In Anandan v The Queen [2011] VSCA 413 at [18] Nettle JA said that in this paragraph, Wilson, Dawson and Toohey JJ spoke of a person being the “original aggressor” only in the sense of aggression involving the use of force, not other aggressive behaviour. Coghlan AJA, with whom Lasry AJA agreed on this aspect (at [93]), found that the summing up there created difficulty for the jury in evaluating what the trial judge had meant by her qualification that self-defence was not available to the accused there “unless their original aggression had ended”: Anandan v The Queen at [71]–[81]. Coghlan AJA appeared to accept that the initial aggression could consist of aggressive behaviour, such as occurred there, being the taking of two chairs from a table in a pub occupied by the victim and his friend. He held that the judge there needed to explain what she meant, in the factual context, by the impugned expression.

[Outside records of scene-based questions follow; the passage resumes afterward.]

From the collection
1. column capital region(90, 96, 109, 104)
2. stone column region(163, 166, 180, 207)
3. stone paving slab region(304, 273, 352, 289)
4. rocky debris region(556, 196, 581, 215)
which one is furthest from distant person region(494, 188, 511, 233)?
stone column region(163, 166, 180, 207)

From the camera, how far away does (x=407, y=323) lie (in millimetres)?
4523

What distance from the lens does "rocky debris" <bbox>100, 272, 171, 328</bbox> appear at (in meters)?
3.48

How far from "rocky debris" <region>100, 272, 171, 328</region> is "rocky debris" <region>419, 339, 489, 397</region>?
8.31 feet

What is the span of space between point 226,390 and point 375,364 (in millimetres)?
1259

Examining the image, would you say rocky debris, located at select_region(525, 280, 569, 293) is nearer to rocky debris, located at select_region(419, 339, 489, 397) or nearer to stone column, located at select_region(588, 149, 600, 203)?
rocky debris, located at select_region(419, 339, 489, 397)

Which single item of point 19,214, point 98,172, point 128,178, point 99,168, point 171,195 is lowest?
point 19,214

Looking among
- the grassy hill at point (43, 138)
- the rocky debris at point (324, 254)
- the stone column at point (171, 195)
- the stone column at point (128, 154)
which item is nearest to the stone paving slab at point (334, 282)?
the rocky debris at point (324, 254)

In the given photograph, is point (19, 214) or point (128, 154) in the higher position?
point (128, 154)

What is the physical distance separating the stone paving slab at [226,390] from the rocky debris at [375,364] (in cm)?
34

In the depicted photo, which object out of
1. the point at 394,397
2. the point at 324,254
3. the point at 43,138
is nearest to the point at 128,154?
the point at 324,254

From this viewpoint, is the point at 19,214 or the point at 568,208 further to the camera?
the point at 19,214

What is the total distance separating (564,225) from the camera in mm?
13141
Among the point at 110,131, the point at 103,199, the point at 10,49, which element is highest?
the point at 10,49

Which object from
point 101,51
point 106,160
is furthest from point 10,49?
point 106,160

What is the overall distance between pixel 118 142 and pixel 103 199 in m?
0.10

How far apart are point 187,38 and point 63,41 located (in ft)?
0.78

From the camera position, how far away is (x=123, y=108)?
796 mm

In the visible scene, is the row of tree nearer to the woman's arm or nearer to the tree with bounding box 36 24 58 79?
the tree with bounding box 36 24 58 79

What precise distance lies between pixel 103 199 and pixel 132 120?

To the extent that Nettle JA held that the original aggression had to involve the use of force, we are of opinion that his Honour was wrong. A person confronted by the threat of violence need not wait until the threat matures into the actual use of force before taking steps to defend himself or herself. For example, a person confronted by another who, after saying that “I am going to kill you”, then reaches into his pocket, may well apprehend that the hand in the pocket will not be looking for a handkerchief but rather will be searching for a weapon. It is the threat of violence, not its actuality, that is necessary, although very often both will be perceived by the accused. Wilson, Dawson and Toohey JJ explained that the use of deadly force, if justifiable or excusable as self-defence, requires a threat that the user perceives calls for that response: Zecevic 162 CLR at 662. Indeed, as they explained in the first emphasised portion of their reasons quoted in [94] above, the original aggression can induce or provoke the assault from which the accused will claim the right to act in self-defence arises, even though no physical force occurred in the inducement or provocation.